_What is expected:_ Word for word, give the entries back.

== == ==

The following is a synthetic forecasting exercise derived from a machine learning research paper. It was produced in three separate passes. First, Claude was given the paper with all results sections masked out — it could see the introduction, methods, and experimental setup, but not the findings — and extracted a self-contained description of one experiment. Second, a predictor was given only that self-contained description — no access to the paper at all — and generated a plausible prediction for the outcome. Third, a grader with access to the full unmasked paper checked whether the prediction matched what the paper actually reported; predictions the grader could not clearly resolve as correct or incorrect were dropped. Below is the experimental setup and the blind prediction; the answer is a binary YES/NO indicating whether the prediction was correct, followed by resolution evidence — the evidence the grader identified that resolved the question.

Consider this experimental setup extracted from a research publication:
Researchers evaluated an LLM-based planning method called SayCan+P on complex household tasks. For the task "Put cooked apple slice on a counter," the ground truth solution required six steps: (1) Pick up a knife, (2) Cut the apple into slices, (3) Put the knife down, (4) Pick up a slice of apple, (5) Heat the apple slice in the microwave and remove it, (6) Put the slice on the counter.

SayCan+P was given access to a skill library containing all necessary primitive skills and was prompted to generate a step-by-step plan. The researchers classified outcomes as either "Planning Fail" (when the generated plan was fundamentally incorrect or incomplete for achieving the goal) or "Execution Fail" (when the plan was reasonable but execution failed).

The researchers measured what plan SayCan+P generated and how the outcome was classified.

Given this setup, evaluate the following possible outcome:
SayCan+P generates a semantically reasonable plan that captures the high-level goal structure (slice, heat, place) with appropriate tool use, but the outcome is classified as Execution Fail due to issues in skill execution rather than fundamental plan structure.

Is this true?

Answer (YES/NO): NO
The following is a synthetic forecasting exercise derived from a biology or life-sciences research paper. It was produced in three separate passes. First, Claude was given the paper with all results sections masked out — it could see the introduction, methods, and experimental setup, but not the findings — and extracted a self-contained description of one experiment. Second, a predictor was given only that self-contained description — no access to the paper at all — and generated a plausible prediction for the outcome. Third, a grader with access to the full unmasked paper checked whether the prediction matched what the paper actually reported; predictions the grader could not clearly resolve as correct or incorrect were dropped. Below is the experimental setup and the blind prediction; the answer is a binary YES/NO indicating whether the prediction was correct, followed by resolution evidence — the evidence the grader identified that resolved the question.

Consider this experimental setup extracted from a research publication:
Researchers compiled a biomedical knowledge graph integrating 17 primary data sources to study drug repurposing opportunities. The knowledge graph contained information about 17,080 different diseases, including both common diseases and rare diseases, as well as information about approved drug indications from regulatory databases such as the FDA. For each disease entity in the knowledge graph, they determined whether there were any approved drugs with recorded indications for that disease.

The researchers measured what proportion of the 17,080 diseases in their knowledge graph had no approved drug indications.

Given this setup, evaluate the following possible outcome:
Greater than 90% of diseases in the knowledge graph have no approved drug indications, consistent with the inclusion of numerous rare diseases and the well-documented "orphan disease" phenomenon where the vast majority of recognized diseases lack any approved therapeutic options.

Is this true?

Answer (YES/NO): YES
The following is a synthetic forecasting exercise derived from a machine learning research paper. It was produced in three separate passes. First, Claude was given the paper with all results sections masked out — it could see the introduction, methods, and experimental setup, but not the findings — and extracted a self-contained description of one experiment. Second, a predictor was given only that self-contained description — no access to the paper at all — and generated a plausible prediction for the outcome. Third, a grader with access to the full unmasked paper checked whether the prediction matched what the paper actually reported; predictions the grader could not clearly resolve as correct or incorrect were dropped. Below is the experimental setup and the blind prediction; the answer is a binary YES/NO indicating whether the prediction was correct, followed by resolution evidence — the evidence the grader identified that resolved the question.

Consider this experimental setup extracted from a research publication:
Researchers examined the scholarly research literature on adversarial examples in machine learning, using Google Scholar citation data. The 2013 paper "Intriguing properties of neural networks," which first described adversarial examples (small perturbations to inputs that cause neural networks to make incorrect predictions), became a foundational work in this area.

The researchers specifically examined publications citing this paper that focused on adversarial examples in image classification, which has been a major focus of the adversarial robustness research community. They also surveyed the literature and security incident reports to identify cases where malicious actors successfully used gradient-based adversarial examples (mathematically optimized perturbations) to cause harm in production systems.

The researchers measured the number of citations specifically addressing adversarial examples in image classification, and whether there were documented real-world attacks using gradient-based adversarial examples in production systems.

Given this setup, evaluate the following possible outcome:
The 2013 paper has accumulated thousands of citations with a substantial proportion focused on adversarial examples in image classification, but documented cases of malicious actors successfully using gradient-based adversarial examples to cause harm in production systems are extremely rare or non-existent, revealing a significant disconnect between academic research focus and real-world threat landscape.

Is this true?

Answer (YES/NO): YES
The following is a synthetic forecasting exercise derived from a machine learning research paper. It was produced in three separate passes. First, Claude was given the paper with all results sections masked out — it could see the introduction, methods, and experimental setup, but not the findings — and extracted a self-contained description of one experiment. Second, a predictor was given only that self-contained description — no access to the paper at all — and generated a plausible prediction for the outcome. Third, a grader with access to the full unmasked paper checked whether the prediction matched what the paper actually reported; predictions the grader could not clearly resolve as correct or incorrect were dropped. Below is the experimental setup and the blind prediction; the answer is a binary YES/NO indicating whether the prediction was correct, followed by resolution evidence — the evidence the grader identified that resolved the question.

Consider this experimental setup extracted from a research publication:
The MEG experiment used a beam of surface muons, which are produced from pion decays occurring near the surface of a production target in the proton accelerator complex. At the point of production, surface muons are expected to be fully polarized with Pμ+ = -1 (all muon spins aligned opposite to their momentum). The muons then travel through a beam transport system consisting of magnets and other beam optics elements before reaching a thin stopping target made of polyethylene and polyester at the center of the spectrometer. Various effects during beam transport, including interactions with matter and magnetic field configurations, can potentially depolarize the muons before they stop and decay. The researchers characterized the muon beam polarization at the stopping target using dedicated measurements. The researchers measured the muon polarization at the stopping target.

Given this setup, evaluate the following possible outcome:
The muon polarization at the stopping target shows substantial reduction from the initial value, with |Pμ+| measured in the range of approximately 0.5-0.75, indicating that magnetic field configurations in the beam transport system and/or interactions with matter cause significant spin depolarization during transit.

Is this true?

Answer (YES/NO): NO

== == ==

_Exercise answer:_
The following is a synthetic forecasting exercise derived from a machine learning research paper. It was produced in three separate passes. First, Claude was given the paper with all results sections masked out — it could see the introduction, methods, and experimental setup, but not the findings — and extracted a self-contained description of one experiment. Second, a predictor was given only that self-contained description — no access to the paper at all — and generated a plausible prediction for the outcome. Third, a grader with access to the full unmasked paper checked whether the prediction matched what the paper actually reported; predictions the grader could not clearly resolve as correct or incorrect were dropped. Below is the experimental setup and the blind prediction; the answer is a binary YES/NO indicating whether the prediction was correct, followed by resolution evidence — the evidence the grader identified that resolved the question.

Consider this experimental setup extracted from a research publication:
Researchers evaluated an LLM-based planning method called SayCan+P on complex household tasks. For the task "Put cooked apple slice on a counter," the ground truth solution required six steps: (1) Pick up a knife, (2) Cut the apple into slices, (3) Put the knife down, (4) Pick up a slice of apple, (5) Heat the apple slice in the microwave and remove it, (6) Put the slice on the counter.

SayCan+P was given access to a skill library containing all necessary primitive skills and was prompted to generate a step-by-step plan. The researchers classified outcomes as either "Planning Fail" (when the generated plan was fundamentally incorrect or incomplete for achieving the goal) or "Execution Fail" (when the plan was reasonable but execution failed).

The researchers measured what plan SayCan+P generated and how the outcome was classified.

Given this setup, evaluate the following possible outcome:
SayCan+P generates a semantically reasonable plan that captures the high-level goal structure (slice, heat, place) with appropriate tool use, but the outcome is classified as Execution Fail due to issues in skill execution rather than fundamental plan structure.

Is this true?

Answer (YES/NO): NO
The following is a synthetic forecasting exercise derived from a biology or life-sciences research paper. It was produced in three separate passes. First, Claude was given the paper with all results sections masked out — it could see the introduction, methods, and experimental setup, but not the findings — and extracted a self-contained description of one experiment. Second, a predictor was given only that self-contained description — no access to the paper at all — and generated a plausible prediction for the outcome. Third, a grader with access to the full unmasked paper checked whether the prediction matched what the paper actually reported; predictions the grader could not clearly resolve as correct or incorrect were dropped. Below is the experimental setup and the blind prediction; the answer is a binary YES/NO indicating whether the prediction was correct, followed by resolution evidence — the evidence the grader identified that resolved the question.

Consider this experimental setup extracted from a research publication:
Researchers compiled a biomedical knowledge graph integrating 17 primary data sources to study drug repurposing opportunities. The knowledge graph contained information about 17,080 different diseases, including both common diseases and rare diseases, as well as information about approved drug indications from regulatory databases such as the FDA. For each disease entity in the knowledge graph, they determined whether there were any approved drugs with recorded indications for that disease.

The researchers measured what proportion of the 17,080 diseases in their knowledge graph had no approved drug indications.

Given this setup, evaluate the following possible outcome:
Greater than 90% of diseases in the knowledge graph have no approved drug indications, consistent with the inclusion of numerous rare diseases and the well-documented "orphan disease" phenomenon where the vast majority of recognized diseases lack any approved therapeutic options.

Is this true?

Answer (YES/NO): YES
The following is a synthetic forecasting exercise derived from a machine learning research paper. It was produced in three separate passes. First, Claude was given the paper with all results sections masked out — it could see the introduction, methods, and experimental setup, but not the findings — and extracted a self-contained description of one experiment. Second, a predictor was given only that self-contained description — no access to the paper at all — and generated a plausible prediction for the outcome. Third, a grader with access to the full unmasked paper checked whether the prediction matched what the paper actually reported; predictions the grader could not clearly resolve as correct or incorrect were dropped. Below is the experimental setup and the blind prediction; the answer is a binary YES/NO indicating whether the prediction was correct, followed by resolution evidence — the evidence the grader identified that resolved the question.

Consider this experimental setup extracted from a research publication:
Researchers examined the scholarly research literature on adversarial examples in machine learning, using Google Scholar citation data. The 2013 paper "Intriguing properties of neural networks," which first described adversarial examples (small perturbations to inputs that cause neural networks to make incorrect predictions), became a foundational work in this area.

The researchers specifically examined publications citing this paper that focused on adversarial examples in image classification, which has been a major focus of the adversarial robustness research community. They also surveyed the literature and security incident reports to identify cases where malicious actors successfully used gradient-based adversarial examples (mathematically optimized perturbations) to cause harm in production systems.

The researchers measured the number of citations specifically addressing adversarial examples in image classification, and whether there were documented real-world attacks using gradient-based adversarial examples in production systems.

Given this setup, evaluate the following possible outcome:
The 2013 paper has accumulated thousands of citations with a substantial proportion focused on adversarial examples in image classification, but documented cases of malicious actors successfully using gradient-based adversarial examples to cause harm in production systems are extremely rare or non-existent, revealing a significant disconnect between academic research focus and real-world threat landscape.

Is this true?

Answer (YES/NO): YES
The following is a synthetic forecasting exercise derived from a machine learning research paper. It was produced in three separate passes. First, Claude was given the paper with all results sections masked out — it could see the introduction, methods, and experimental setup, but not the findings — and extracted a self-contained description of one experiment. Second, a predictor was given only that self-contained description — no access to the paper at all — and generated a plausible prediction for the outcome. Third, a grader with access to the full unmasked paper checked whether the prediction matched what the paper actually reported; predictions the grader could not clearly resolve as correct or incorrect were dropped. Below is the experimental setup and the blind prediction; the answer is a binary YES/NO indicating whether the prediction was correct, followed by resolution evidence — the evidence the grader identified that resolved the question.

Consider this experimental setup extracted from a research publication:
The MEG experiment used a beam of surface muons, which are produced from pion decays occurring near the surface of a production target in the proton accelerator complex. At the point of production, surface muons are expected to be fully polarized with Pμ+ = -1 (all muon spins aligned opposite to their momentum). The muons then travel through a beam transport system consisting of magnets and other beam optics elements before reaching a thin stopping target made of polyethylene and polyester at the center of the spectrometer. Various effects during beam transport, including interactions with matter and magnetic field configurations, can potentially depolarize the muons before they stop and decay. The researchers characterized the muon beam polarization at the stopping target using dedicated measurements. The researchers measured the muon polarization at the stopping target.

Given this setup, evaluate the following possible outcome:
The muon polarization at the stopping target shows substantial reduction from the initial value, with |Pμ+| measured in the range of approximately 0.5-0.75, indicating that magnetic field configurations in the beam transport system and/or interactions with matter cause significant spin depolarization during transit.

Is this true?

Answer (YES/NO): NO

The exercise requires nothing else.